◆ Texto para leitura ◆
-=-=-=-=-
FB: Este é mais um dos fatores que merece uma política de conscientização. O fundamental é a compreensão de todo o processo, que se valoriza cada vez mais quando estas esferas encontram-se integradas.
Segundo Fernanda Coelho, da Cinemateca Brasileira: “Quando um filme é restaurado, todo trabalho de documentação foi feito antes. É o trabalho de catalogação de acervos que consegue identificar os filmes. É o trabalho de documentação que consegue trazer dados para avaliar a relevância de uma obra audiovisual que, por sua vez, justifica o investimento de uma restauração. É o trabalho de preservação que consegue reconhecer que uma obra está em vias de desaparecimento e dá o alerta para a necessidade de restauração. A restauração em si é a etapa final do processo. Hoje é possível dizer que o patrimônio audiovisual brasileiro está muito mais documentado e catalogado do que preservado e restaurado. Enquanto se descobrem 100 filmes que precisam ser restaurados, consegue-se recursos para restaurar 5 ou 10“.
-=-=-=-=-
◆ Registros fornecidos ◆
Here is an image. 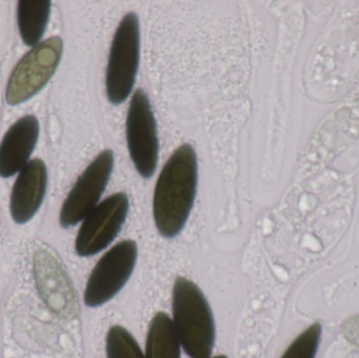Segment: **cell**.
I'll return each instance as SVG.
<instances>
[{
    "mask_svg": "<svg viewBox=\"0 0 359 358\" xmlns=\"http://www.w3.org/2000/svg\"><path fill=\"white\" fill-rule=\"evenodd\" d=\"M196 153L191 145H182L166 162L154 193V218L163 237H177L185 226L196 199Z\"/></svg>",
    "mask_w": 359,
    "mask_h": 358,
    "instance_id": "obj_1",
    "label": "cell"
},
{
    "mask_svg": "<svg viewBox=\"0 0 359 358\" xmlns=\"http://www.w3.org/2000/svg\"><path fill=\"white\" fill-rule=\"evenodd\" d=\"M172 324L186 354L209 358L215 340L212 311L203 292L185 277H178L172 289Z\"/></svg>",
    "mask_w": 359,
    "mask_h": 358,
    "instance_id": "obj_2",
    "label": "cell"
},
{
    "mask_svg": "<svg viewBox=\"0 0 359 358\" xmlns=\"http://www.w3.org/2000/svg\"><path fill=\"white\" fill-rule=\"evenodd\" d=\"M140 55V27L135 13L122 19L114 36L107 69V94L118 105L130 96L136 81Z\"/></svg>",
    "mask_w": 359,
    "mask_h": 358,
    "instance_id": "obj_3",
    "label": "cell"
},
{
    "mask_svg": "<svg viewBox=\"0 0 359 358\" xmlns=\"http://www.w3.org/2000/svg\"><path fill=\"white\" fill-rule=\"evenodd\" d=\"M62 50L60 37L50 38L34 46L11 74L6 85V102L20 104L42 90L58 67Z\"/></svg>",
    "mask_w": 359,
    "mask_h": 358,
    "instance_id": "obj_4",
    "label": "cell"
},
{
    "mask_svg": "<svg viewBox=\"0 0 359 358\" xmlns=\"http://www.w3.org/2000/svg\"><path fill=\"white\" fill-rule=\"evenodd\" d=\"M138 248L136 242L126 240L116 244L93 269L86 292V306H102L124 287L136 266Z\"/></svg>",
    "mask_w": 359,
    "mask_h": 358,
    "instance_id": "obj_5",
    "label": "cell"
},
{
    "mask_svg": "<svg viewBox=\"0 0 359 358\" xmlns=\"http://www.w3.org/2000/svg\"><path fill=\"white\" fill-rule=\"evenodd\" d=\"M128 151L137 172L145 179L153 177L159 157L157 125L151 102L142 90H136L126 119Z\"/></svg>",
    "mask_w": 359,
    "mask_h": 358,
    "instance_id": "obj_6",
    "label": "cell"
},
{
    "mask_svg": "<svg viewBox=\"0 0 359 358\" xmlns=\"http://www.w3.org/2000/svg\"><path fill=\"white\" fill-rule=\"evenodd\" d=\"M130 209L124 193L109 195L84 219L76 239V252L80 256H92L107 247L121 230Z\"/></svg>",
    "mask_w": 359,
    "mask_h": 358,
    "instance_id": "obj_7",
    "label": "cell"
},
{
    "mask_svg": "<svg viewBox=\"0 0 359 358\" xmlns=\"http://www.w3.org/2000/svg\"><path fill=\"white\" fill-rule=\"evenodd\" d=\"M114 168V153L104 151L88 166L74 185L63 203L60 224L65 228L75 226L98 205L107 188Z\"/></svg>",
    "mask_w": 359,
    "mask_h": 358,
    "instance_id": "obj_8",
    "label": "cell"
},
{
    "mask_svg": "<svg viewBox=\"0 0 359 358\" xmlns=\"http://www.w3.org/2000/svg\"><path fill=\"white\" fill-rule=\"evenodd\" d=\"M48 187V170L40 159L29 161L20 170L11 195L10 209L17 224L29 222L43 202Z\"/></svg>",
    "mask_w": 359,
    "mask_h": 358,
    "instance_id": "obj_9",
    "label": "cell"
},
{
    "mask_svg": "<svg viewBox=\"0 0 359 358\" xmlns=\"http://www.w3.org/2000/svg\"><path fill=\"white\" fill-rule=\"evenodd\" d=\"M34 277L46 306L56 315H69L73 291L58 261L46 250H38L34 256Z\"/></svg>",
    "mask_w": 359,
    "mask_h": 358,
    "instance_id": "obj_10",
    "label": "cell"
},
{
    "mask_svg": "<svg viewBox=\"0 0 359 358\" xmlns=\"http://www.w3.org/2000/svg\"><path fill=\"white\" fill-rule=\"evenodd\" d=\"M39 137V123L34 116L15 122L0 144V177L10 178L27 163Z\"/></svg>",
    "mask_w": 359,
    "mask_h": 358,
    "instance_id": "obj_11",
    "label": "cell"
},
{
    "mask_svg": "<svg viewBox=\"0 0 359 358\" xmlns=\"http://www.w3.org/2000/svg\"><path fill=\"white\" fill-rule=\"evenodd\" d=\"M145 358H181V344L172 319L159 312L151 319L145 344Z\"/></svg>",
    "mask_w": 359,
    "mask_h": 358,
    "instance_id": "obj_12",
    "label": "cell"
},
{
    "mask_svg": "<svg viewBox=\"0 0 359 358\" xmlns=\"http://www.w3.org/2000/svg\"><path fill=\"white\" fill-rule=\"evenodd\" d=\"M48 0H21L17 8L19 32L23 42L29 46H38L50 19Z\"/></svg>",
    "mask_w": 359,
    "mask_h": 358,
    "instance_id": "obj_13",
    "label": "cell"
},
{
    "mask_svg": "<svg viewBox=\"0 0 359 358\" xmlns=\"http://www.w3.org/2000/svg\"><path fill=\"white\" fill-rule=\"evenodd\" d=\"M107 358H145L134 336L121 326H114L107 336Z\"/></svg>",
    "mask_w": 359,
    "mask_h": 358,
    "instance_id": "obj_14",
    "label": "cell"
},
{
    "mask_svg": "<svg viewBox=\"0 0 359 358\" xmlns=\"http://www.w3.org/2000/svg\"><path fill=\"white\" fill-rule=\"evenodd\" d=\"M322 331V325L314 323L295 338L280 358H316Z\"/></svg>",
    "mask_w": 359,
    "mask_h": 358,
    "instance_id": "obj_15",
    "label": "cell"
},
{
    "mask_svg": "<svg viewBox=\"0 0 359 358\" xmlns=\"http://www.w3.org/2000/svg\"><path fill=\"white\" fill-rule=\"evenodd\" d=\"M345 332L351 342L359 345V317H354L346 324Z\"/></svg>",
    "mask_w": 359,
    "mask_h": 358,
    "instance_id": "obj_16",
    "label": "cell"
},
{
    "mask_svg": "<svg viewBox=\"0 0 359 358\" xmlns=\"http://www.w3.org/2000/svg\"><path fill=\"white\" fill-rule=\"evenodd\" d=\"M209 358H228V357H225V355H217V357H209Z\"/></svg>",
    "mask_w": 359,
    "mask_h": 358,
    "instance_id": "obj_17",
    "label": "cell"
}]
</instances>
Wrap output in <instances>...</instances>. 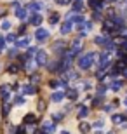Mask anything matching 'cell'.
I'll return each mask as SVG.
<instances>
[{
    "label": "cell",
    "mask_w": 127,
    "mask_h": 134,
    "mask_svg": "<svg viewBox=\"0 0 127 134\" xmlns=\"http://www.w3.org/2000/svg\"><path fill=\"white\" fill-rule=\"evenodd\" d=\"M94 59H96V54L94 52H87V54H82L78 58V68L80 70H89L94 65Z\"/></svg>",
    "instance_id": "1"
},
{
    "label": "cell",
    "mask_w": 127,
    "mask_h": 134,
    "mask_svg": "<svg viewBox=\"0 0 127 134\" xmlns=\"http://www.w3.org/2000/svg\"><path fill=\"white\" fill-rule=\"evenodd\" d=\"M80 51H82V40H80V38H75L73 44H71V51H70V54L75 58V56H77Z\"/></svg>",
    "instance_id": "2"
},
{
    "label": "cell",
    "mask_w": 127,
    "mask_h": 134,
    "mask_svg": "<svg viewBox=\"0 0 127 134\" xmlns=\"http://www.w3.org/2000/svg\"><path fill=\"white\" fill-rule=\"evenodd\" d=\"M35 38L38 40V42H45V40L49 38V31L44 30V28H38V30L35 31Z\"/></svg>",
-=-=-=-=-
◆ Lista de tarefas ◆
1. Reproduza o trecho do texto sobre patrimônio audiovisual que se abre com as palavras que contêm "FB: Este é mais" e se fecha com "esferas encontram-se integradas.".
2. Quantas linhas dos registros contêm a palavra "return"? Responda só com o número.

◆ Respostas esperadas ◆
1.
FB: Este é mais um dos fatores que merece uma política de conscientização. O fundamental é a compreensão de todo o processo, que se valoriza cada vez mais quando estas esferas encontram-se integradas.

2. 2